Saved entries
----------------------------------------

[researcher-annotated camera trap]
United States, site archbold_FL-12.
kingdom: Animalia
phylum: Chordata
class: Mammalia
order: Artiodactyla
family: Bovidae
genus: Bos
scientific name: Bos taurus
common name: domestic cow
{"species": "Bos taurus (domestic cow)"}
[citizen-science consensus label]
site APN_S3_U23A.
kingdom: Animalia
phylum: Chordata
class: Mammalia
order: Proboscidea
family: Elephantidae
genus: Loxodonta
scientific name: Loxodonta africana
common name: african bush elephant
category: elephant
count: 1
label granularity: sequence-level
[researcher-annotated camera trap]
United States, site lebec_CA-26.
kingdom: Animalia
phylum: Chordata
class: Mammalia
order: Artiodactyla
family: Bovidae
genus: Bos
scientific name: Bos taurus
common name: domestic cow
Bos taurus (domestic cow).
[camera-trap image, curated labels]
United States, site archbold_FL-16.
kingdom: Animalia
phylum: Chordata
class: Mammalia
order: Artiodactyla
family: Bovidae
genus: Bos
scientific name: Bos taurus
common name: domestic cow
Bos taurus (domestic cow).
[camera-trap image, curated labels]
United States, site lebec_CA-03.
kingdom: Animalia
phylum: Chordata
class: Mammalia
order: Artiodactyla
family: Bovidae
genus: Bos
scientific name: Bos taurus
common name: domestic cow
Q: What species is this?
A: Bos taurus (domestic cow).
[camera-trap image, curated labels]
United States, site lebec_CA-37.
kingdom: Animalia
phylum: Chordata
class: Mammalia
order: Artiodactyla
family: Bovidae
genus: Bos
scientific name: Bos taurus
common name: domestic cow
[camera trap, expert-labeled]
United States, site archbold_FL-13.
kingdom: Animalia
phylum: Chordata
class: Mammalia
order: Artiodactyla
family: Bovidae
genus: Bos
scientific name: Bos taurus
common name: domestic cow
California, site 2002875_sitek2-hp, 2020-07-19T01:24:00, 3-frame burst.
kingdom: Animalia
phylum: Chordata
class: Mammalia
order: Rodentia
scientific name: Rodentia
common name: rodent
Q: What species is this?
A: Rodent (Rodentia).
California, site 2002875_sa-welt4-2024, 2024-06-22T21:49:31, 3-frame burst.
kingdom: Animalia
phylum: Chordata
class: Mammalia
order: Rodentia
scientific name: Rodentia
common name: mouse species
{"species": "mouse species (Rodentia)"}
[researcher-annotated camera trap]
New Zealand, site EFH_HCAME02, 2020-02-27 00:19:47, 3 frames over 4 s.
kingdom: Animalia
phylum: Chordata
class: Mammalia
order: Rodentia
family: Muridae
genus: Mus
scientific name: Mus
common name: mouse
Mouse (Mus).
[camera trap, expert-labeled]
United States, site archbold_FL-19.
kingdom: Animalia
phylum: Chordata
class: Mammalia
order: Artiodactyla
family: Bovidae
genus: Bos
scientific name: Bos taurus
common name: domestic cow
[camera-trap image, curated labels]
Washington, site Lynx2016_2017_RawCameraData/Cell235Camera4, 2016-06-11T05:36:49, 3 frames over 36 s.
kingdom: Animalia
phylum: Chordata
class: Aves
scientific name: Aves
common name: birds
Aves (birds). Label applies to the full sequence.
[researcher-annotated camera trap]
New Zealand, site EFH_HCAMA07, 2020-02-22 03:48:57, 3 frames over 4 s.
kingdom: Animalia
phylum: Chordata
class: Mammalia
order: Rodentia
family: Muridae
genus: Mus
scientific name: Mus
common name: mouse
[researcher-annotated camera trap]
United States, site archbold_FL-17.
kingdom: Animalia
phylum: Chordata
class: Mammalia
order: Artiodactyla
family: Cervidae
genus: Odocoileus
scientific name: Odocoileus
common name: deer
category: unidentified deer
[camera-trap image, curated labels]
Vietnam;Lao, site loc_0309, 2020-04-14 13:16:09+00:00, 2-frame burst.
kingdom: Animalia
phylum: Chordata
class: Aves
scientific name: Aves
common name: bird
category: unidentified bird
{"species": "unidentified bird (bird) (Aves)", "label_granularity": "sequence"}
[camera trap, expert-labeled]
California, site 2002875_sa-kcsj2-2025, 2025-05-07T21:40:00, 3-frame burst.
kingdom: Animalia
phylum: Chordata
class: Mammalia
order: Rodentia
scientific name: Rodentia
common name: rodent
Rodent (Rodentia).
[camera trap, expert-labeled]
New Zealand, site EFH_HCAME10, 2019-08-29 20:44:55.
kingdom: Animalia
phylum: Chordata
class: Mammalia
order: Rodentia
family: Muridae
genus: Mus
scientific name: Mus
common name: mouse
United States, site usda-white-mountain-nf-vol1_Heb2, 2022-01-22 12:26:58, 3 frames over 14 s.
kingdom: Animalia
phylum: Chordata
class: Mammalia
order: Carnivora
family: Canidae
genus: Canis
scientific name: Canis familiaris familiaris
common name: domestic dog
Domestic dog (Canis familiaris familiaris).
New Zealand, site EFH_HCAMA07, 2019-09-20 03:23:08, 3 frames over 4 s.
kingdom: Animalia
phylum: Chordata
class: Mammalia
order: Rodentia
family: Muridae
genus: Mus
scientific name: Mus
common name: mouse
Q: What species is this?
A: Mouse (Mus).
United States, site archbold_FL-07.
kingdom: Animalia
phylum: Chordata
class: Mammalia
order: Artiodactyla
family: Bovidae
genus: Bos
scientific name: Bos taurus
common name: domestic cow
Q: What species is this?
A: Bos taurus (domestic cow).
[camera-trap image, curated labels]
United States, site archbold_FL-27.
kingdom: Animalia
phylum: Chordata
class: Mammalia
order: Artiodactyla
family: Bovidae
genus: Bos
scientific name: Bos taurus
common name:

----------------------------------------

_Exercise objective_
All that belongs in the answer is an exact copy of the lines from the start of the records above through the line with "site APN_S3_U23A.".

_Exercise response_
[researcher-annotated camera trap]
United States, site archbold_FL-12.
kingdom: Animalia
phylum: Chordata
class: Mammalia
order: Artiodactyla
family: Bovidae
genus: Bos
scientific name: Bos taurus
common name: domestic cow
{"species": "Bos taurus (domestic cow)"}
[citizen-science consensus label]
site APN_S3_U23A.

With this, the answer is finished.